Egypt sends 439 hard-liners to military trials over violence

CAIRO: Egypt’s top prosecutor referred 439 people to military tribunals on Saturday for acts of violence including the killing of three policemen last year.
Security officials said that one group was 139 men he described as hard-liners from the southern province of Minya, while another was comprised of 300 from the Nile Delta province of Beheira.
The cases involve last year’s wave of violence that came in retaliation to a bloody police dispersal of a sit-in. In October, Egypt’s President Abdel-Fattah El-Sissi ordered the military to join forces with police in guarding vital state institutions. The decree stipulated that perpetrators of any attacks against state facilities would be tried in front of military tribunals.
Human Rights Watch said Egypt’s military courts “lack even the shaky due process guarantees provided by regular courts.” Earlier this month, 188 people were sentenced to death on charges of killing 11 policemen.

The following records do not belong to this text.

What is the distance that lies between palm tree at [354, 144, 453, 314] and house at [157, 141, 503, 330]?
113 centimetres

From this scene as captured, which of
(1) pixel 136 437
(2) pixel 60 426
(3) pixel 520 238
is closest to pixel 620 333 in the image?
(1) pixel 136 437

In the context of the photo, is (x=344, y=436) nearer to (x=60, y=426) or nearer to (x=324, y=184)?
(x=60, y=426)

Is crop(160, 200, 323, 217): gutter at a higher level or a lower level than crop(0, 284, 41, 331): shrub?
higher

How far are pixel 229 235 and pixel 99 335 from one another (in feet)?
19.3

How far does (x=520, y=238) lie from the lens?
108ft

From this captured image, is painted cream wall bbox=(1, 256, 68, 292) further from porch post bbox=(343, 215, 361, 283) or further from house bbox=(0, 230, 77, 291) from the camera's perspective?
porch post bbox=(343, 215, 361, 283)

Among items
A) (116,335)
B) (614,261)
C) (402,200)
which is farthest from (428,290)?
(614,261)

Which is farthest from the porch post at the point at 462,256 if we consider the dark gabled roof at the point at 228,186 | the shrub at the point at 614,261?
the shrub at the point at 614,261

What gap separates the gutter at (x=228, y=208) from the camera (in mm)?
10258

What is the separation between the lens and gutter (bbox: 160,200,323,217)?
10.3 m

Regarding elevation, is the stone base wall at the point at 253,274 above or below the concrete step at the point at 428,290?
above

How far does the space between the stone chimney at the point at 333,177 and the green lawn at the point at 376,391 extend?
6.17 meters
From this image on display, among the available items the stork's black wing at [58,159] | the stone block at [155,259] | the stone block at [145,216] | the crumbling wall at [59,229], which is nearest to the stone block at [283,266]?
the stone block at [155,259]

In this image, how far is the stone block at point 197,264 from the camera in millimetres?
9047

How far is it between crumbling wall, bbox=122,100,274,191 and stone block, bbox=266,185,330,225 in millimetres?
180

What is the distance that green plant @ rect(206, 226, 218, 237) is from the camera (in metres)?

Meanwhile, gunmen killed two Egyptian policemen in a drive-by shooting in the Sinai Peninsula on Sunday, security and medical officials said.
The attack occurred near a police post in the town of El-Arish, scene of frequent attacks by radical militants on security forces, as the two policemen made their way to work.
One policeman died on the spot, while the other succumbed to his wounds later at a military hospital.
Egypt’s military has been battling an insurgency on the peninsula since it overthrew President Muhammad Mursi last year and cracked down on his supporters.
The government declared a state of emergency in parts of North Sinai after an Oct. 24 suicide attack near El-Arish killed 30 soldiers.
Militant groups claim their attacks are in retaliation for a government crackdown targeting Mursi’s supporters that has left hundreds dead and thousands jailed.